The massive steaming service relies on cloud services for its computing and storage needs. Its challenge: keeping this extensive network operating at peak performance and fixing bottlenecks in real time,
Name of Organization: Netflix
Industry: Media and entertainment
Location: Los Gatos, Calif.
Opportunity or Challenge Encountered
Netfl, a leading internet television and movie network with more than 100 million members in more than 190 countries, is truly a cloud company. The service, which streams at least 125 million hours of shows and movies each day, uses cloud services for nearly all its computing and storage needs, including databases, analytics, recommendation engines, and video transcoding.
The challenge is being able to keep this extensive network – purported to consume close to half of the bandwidth of the internet – operating at peak performance, with the capability to prevent or rapidly fix bottlenecks in real time. Netflix uses Amazon Web Services (AWS) to support hundreds of functions that in total use more than 100,000 server instances, which “results in an extremely complex and dynamic networking environment where applications are constantly communicating inside AWS and across the Internet,” as documented in a case study.
[ Related: How Machine Learning Fuels Your Netflix Addiction ]
In particular, Netflix needed to identify performance-improvement opportunities, such as identifying apps that are communicating across regions and collocating them. The company would also be able to increase uptime by rapidly detecting and mitigating application downtime.
How Netflix Meet the Challenge
Netflix managers determined that it needed a new data source that provides greater insight into communication among applications and regions by combining virtual private cloud flow logs with application metadata. These logs record information about communications between IP addresses. Often, the company’s administrators only were able to see one side of these two-way communications.
The solution Netflix deployed — known internally as “Dredge” — centralizes flow logs using Amazon Kinesis Streams.” The application reads the data from Amazon Kinesis Streams in real time and enriches IP addresses with application metadata to provide a full picture of the networking environment,” the case study reports. In the process, the data is routed without first going into a database, as it was originally.
[ Related: Swimming Across Digital Channels in Real-Time ]

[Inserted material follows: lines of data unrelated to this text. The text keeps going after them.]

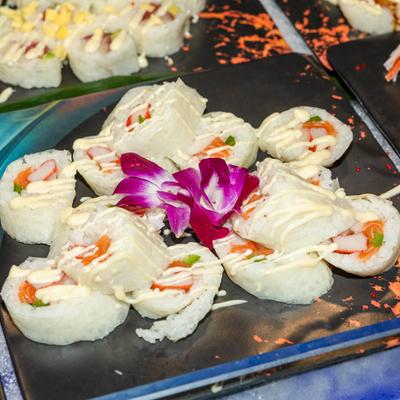 Sushi roll wrapped in thin slices of fresh cucumber, garnished with purple orchid.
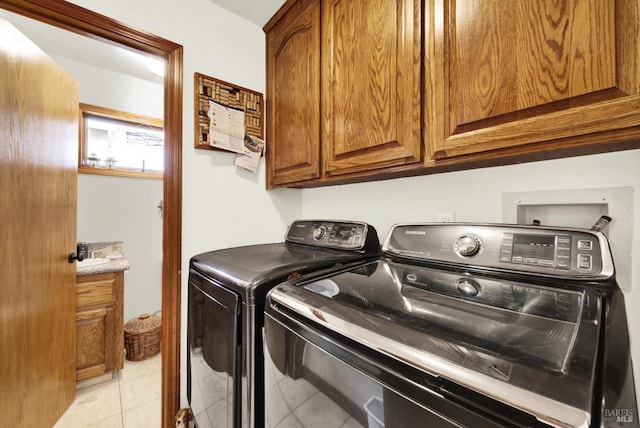 laundry room with light tile patterned floors, cabinet space, and independent washer and dryer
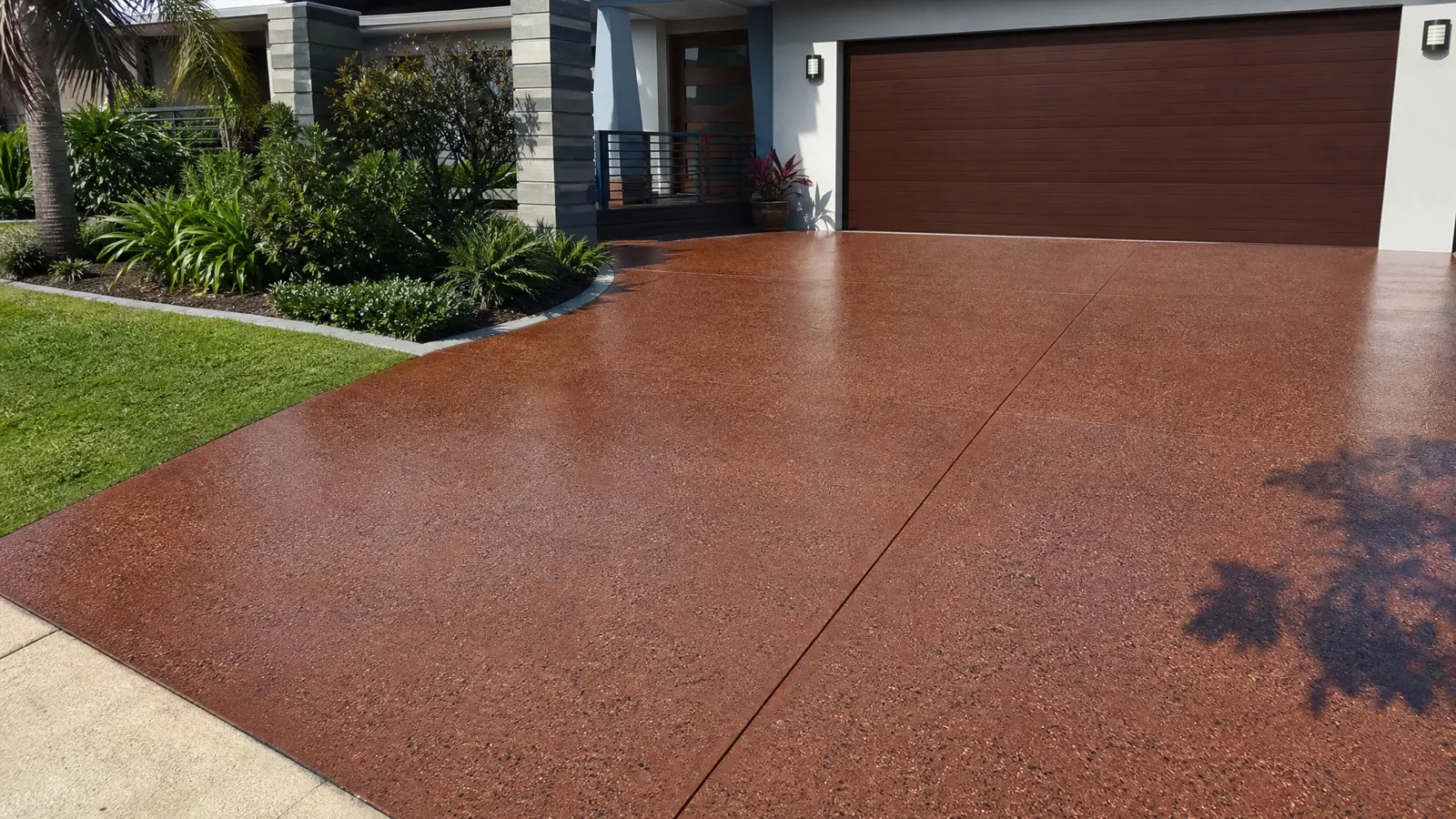 Freshly sealed coloured concrete driveway with rich enhanced colour and subtle sheen in front of a modern Gold Coast home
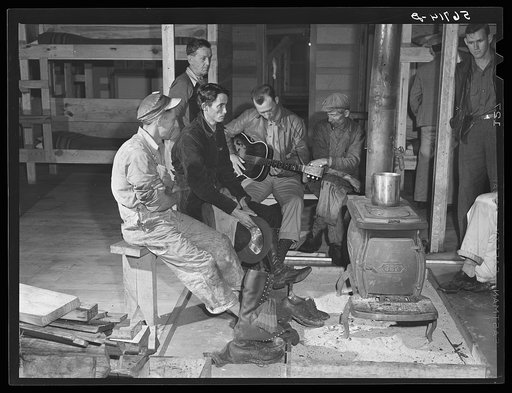 Construction workers around stove after work in new craftsmen's barracks. Camp Blanding, Florida
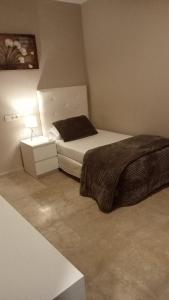 En eller flere senge i et værelse på Hotel Sol Sanlúcar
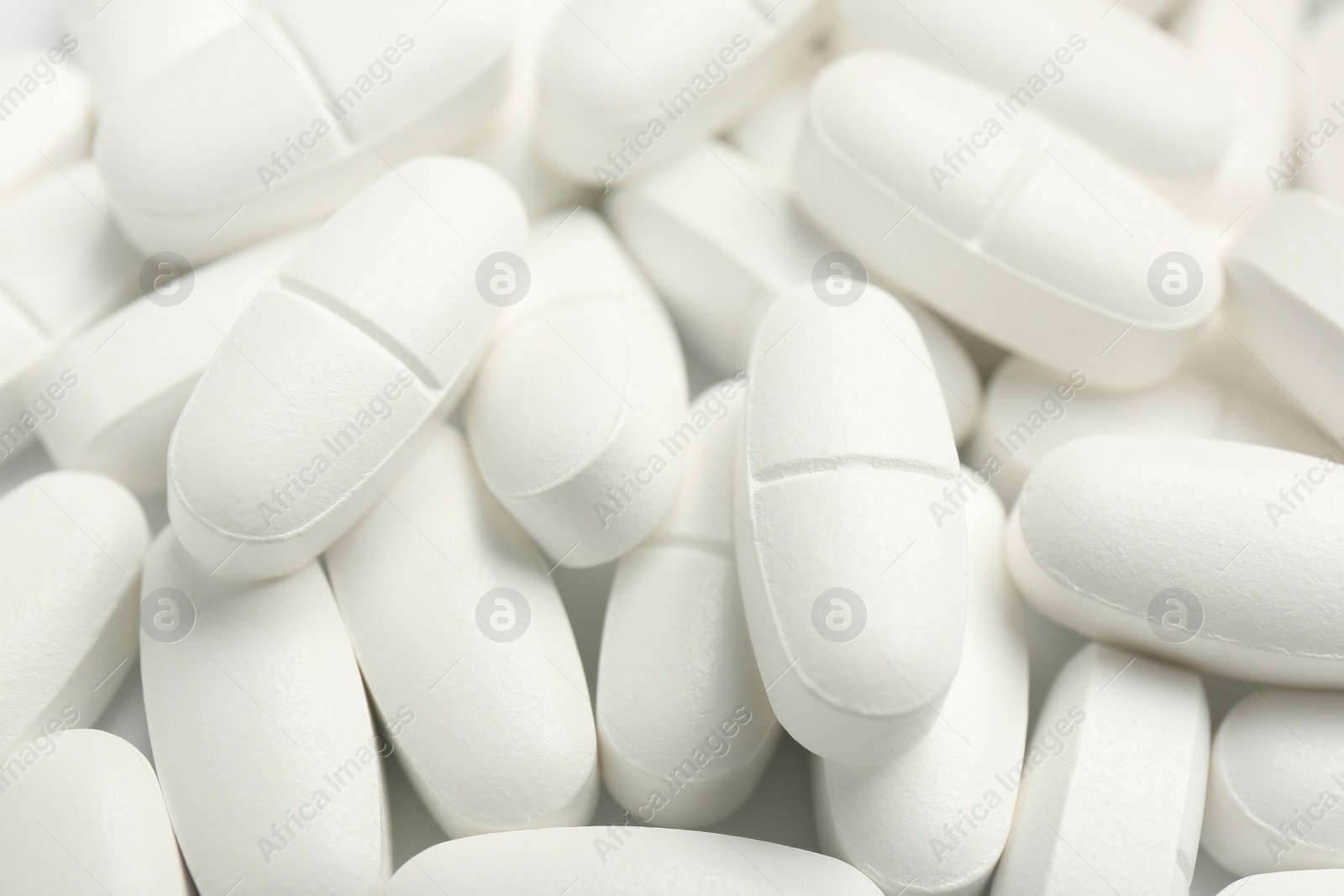 Photo of Many white vitamin capsules as background, closeup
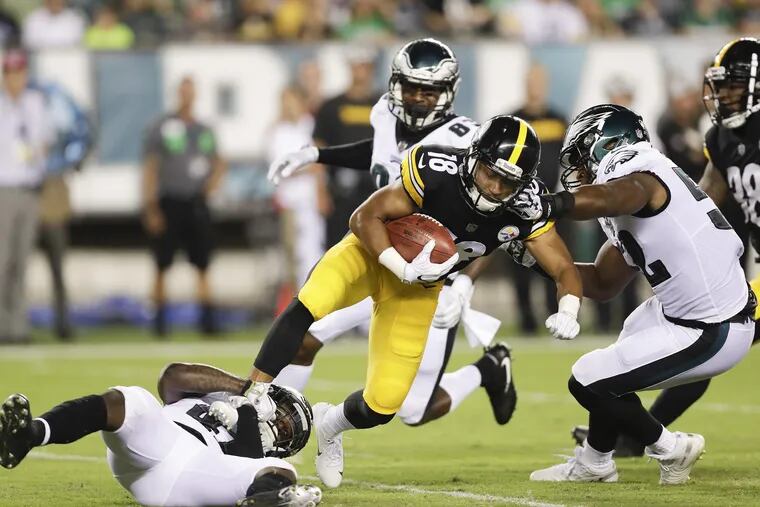 Eagles defensive back Jeremy Reaves (left) and linebacker Corey Nelson stop Pittsburgh Steelers punt returner Justin Thomas during a preseason game on Thursday, August 9, 2018 in Philadelphia. YONG KIM / Staff Photographer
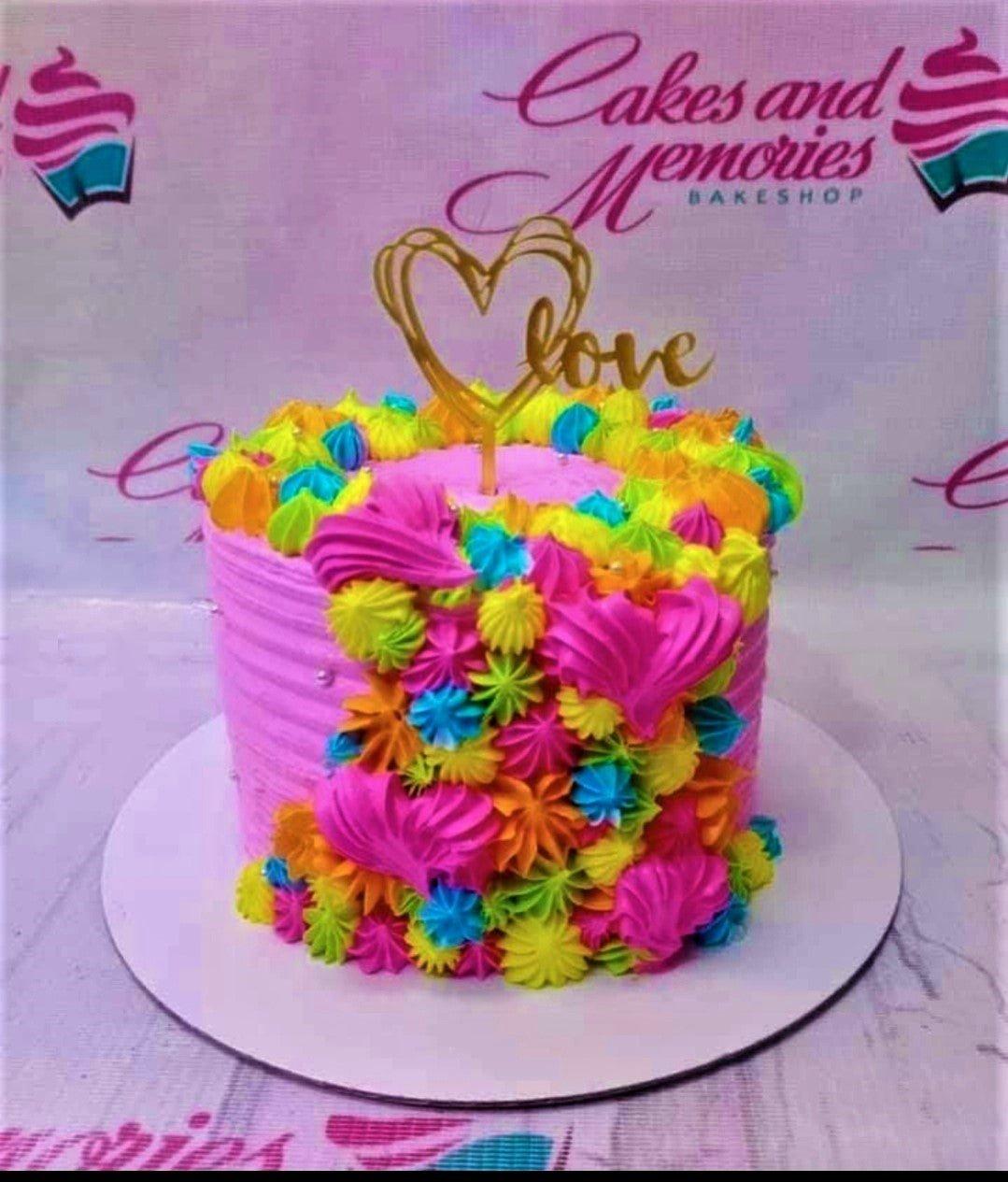 Vibrant pink cake with colorful rainbow icing rosettes and a gold heart love topper.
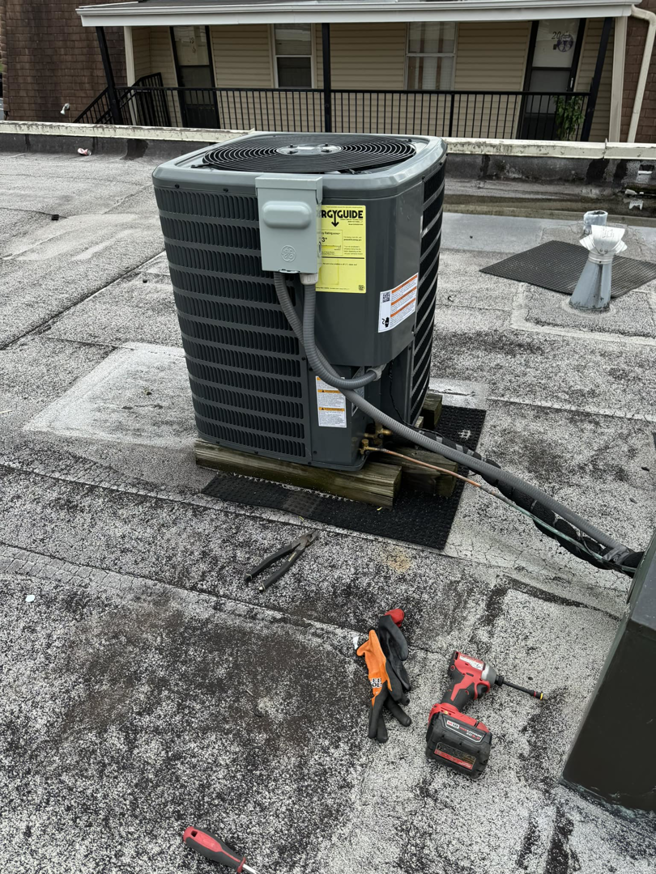 A rooftop AC condenser unit with tools nearby, indicating an HVAC service job by 511Comfort, LLC in Nashville, TN.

Netflix uses the OLAP querying functionality of Druid, an open source analytics engine, to quickly slice data into regions, availability zones, and time windows to visualize it and gain insight into how the network is behaving and performing.
Benefits From the Netflix Initiative
By employing Amazon Kinesis Streams, Netflix has been able to process billions of traffic flows, representing multiple terabytes of log data, on a daily basis. “Events show up in our analytics in seconds,” John Bennett, senior software engineer at Netflix, is quoted in the case study. “We can discover and respond to issues in real time, ensuring high availability and a great customer experience.”
With the Dredge implementation in place, Netflix administrators are now able to identify new ways to optimize applications, whether that means moving an application from one region to another or changing to a more appropriate network protocol for a specific type of traffic.